_INSTRUCTIONS TO FOLLOW:_
Answer these questions from the Monte Carlo methods page below.
1. What does the name "Monte Carlo" come from?
2. What is the only requirement that Monte Carlo methods place on episodes?
3. Why is Monte Carlo with exploring starts impractical in most real environments?

(EXCERPT TO READ)

Monte Carlo Methods

One-Line Summary: Learning value estimates from complete episode returns -- model-free RL through averaging sampled outcomes.

Prerequisites: markov-decision-processes.md, return-and-discount-factor.md, value-functions.md, policies.md, exploration-vs-exploitation.md

What Is Monte Carlo Methods?

Imagine learning to cook without a recipe book. You try a dish, taste the final result, and adjust. If the meal was great, you remember what you did; if it was terrible, you try something different next time. Crucially, you judge each cooking session only by the finished dish -- you don't evaluate individual steps mid-preparation. Monte Carlo (MC) methods in RL work identically: the agent completes full episodes (start to termination), observes the total return, and uses these complete outcomes to update its value estimates.

Unlike dynamic programming, MC methods require no model of the environment. They learn directly from experience -- sequences of states, actions, and rewards gathered by interacting with the environment. The only requirement is that episodes eventually terminate, so that we can compute a finite return for each visited state.

The name "Monte Carlo" comes from the famous casino district in Monaco, reflecting the method's reliance on random sampling. The approach was formalized for numerical computation by Stanislaw Ulam and John von Neumann during the Manhattan Project in the 1940s.

How It Works

MC Prediction (Estimating $V^{π}$ )

The core idea: $V^{π} (s) = E_{π} [G_{t} ∣ S_{t} = s]$ , so we estimate this expectation by averaging observed returns from state $s$ .

First-Visit MC: For each episode, only the first time state $s$ is visited contributes a return sample. After many episodes:

$V (s) \approx \frac{1}{N ( s )} \sum_{i = 1}^{N (s)} G_{t}^{(i)}$

where $N (s)$ is the count of first visits to $s$ and $G_{t}^{(i)}$ is the return following the $i$ -th first visit.

Every-Visit MC: Every occurrence of $s$ within an episode contributes a return sample. Both variants converge to $V^{π} (s)$ as $N (s) \to \infty$ by the law of large numbers, though first-visit MC produces unbiased estimates with cleaner theoretical guarantees.

The incremental update form avoids storing all returns:

$V (s) \leftarrow V (s) + α [G_{t} - V (s)]$

where $α = 1/ N (s)$ recovers exact averaging, or a constant $α$ provides a recency-weighted average suitable for non-stationary environments.

MC Control (Finding $π^{*}$ )

To improve the policy, we estimate action-value functions $Q (s, a)$ rather than $V (s)$ , since $Q$ allows policy improvement without a model:

$π^{'} (s) = ar g max_{a} Q (s, a)$

MC with Exploring Starts: Guarantees coverage by starting each episode from a random state-action pair. The algorithm then follows $π$ and updates $Q$ from the observed return. This is theoretically clean but impractical in most real environments where we cannot control the start state.

On-Policy MC Control ( $ε$ -Greedy)

Instead of exploring starts, maintain an $ε$ -greedy policy:

$π (a ∣ s) = {1 - ε + ε /∣ A (s) ∣ ε /∣ A (s) ∣ if a = ar g max_{a^{'}} Q (s, a^{'}) otherwise$

This guarantees all state-action pairs are visited infinitely often (given infinite episodes), enabling convergence to the best policy within the class of $ε$ -soft policies.

(End EXCERPT TO READ)
(DATA BELOW)

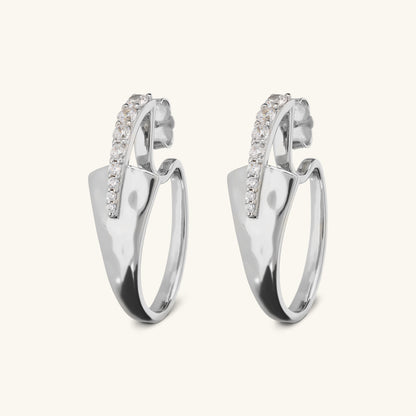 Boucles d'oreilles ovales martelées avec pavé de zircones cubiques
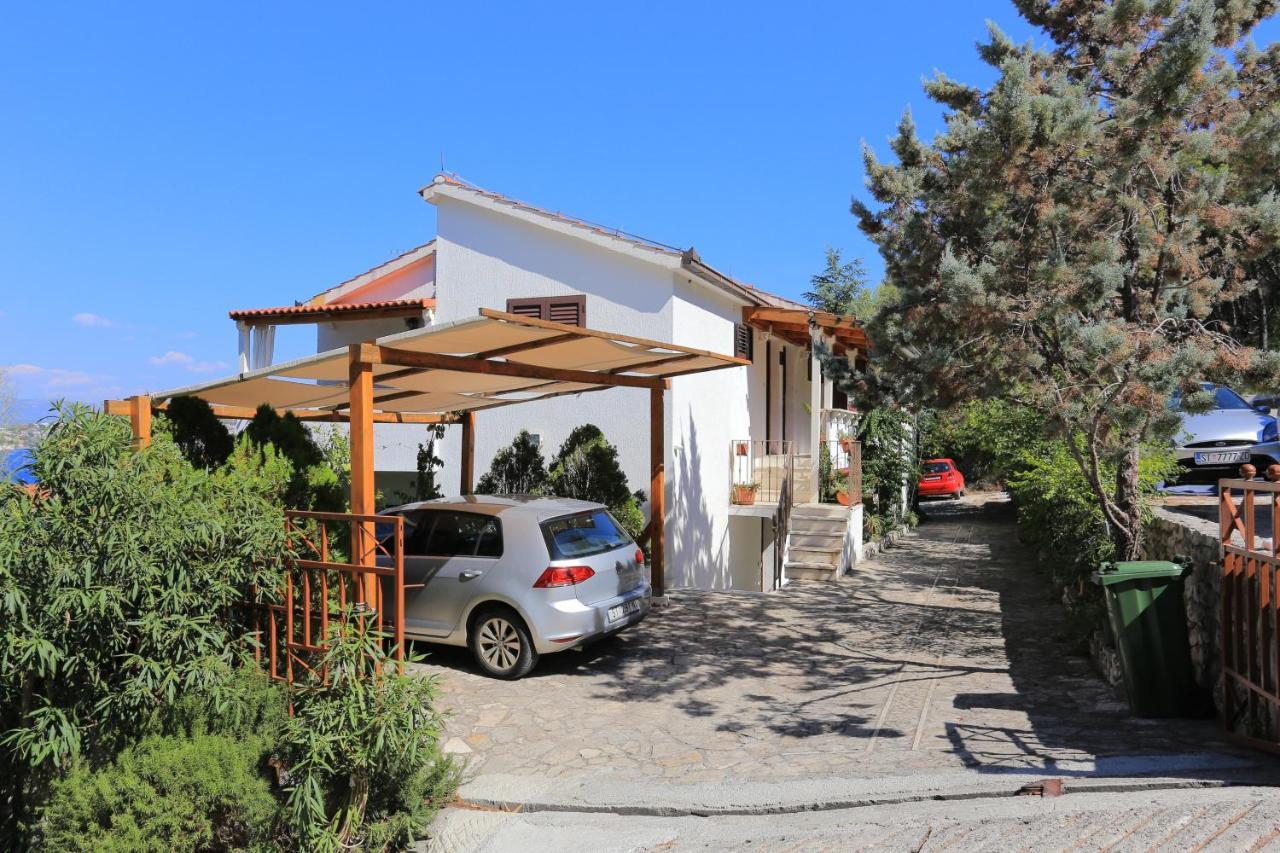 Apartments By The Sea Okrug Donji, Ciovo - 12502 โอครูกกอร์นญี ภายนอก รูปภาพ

(End DATA BELOW)

_SOLUTION BELOW:_
1. The famous casino district in Monaco.
2. The episodes must eventually terminate, so that a finite return can be computed for each visited state.
3. In most real environments we cannot control the start state.